Edward de Vere, the Earl of Oxford (Rhys Ifans), however, seems the very template of genius. His manner, his bearing, his authority, his ease in the court of Elizabeth all conspire to make him a qualified candidate. He was so well-connected with the crown in fact that the movie speculates he may have been the lover of the young Elizabeth (Joely Richardson) or the son of the older Elizabeth (Vanessa Redgrave). Not both.
The film also plunges us into the rich intrigue of the first Elizabethan age, including the activities of the Earl of Essex (Sam Reid), whose plot to overthrow the queen led to the inconvenience of beheading. Incredibly, for a film shot mostly on German sound stages, Anonymous richly evokes the London of its time, when the splendour of the court lived in a metropolis of appalling poverty and the streets were ankle-deep in mud. It creates a realistic, convincing Globe Theater, which establishes how intimate it really was. The groundlings could almost reach out and touch the players, and in the box seats, such as Oxford himself could witness the power of his work, which was credited to the nonentity
All of that makes Anonymous a splendid experience: the dialogue, the acting, the depiction of London, the lust, jealousy and intrigue. But I must tiresomely insist that Edward de Vere did not write Shakespeare’s plays. Apparently Roland Emmerich sincerely believes he did. Well, when he directed 2012, Emmerich thought there might be something to the Mayan calendar.
In a New York Times article, the Shakespeare scholar James Shapiro has cited a few technicalities: (a) de Vere writes and stars in A Midsummer Night’s Dream when he was nine years old, and (b) “he died in 1604, before 10 or so of Shakespeare’s plays were written.”
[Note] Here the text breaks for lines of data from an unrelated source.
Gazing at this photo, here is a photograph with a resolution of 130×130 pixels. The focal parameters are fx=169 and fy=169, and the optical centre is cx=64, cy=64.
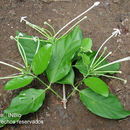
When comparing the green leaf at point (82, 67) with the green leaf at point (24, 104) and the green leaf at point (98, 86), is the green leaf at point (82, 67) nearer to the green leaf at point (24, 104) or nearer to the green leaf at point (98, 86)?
the green leaf at point (98, 86)

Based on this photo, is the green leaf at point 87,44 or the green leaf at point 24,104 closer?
the green leaf at point 24,104

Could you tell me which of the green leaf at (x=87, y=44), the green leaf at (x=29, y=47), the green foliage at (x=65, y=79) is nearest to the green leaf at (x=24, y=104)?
the green foliage at (x=65, y=79)

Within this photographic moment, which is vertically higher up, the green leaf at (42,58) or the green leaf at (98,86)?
the green leaf at (42,58)

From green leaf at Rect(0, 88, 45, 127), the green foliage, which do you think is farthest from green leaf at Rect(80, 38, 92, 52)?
green leaf at Rect(0, 88, 45, 127)

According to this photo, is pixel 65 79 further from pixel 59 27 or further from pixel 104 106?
pixel 59 27

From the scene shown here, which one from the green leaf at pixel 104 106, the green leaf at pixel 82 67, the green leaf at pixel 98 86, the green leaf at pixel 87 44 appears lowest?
the green leaf at pixel 104 106

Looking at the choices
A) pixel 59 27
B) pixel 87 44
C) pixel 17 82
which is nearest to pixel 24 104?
pixel 17 82

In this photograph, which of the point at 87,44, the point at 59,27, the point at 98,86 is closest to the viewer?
the point at 98,86

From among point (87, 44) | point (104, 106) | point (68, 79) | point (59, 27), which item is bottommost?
point (104, 106)
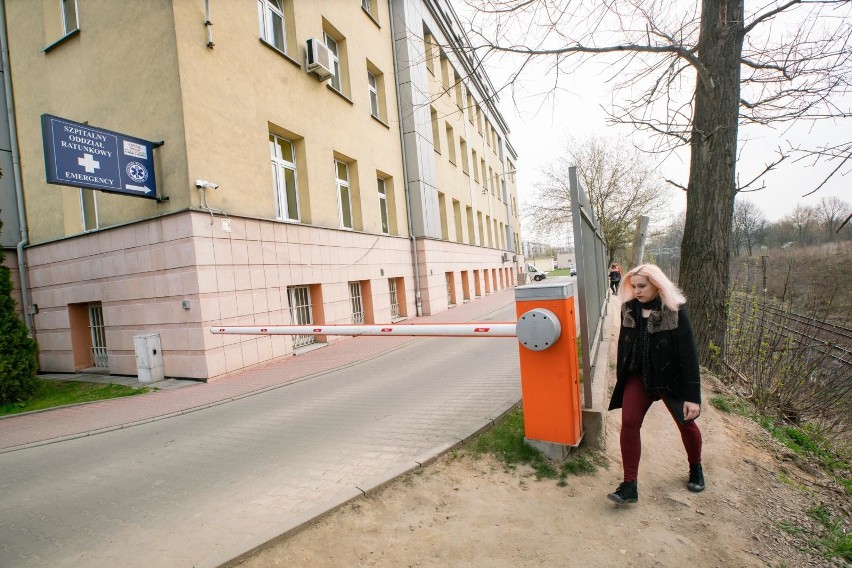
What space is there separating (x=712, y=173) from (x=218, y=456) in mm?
6911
Why then does this question arise from time to time? I feel it’s because of the distance from then to now and I believe that there is such a thing as ‘scholar speak’ where in Ivy draped university students who have chosen Shakespeare as a thesaural subject must dismiss other contenders to the title of the genius of William Shakespeare and only then may they proceed with their thesis then it’s easy.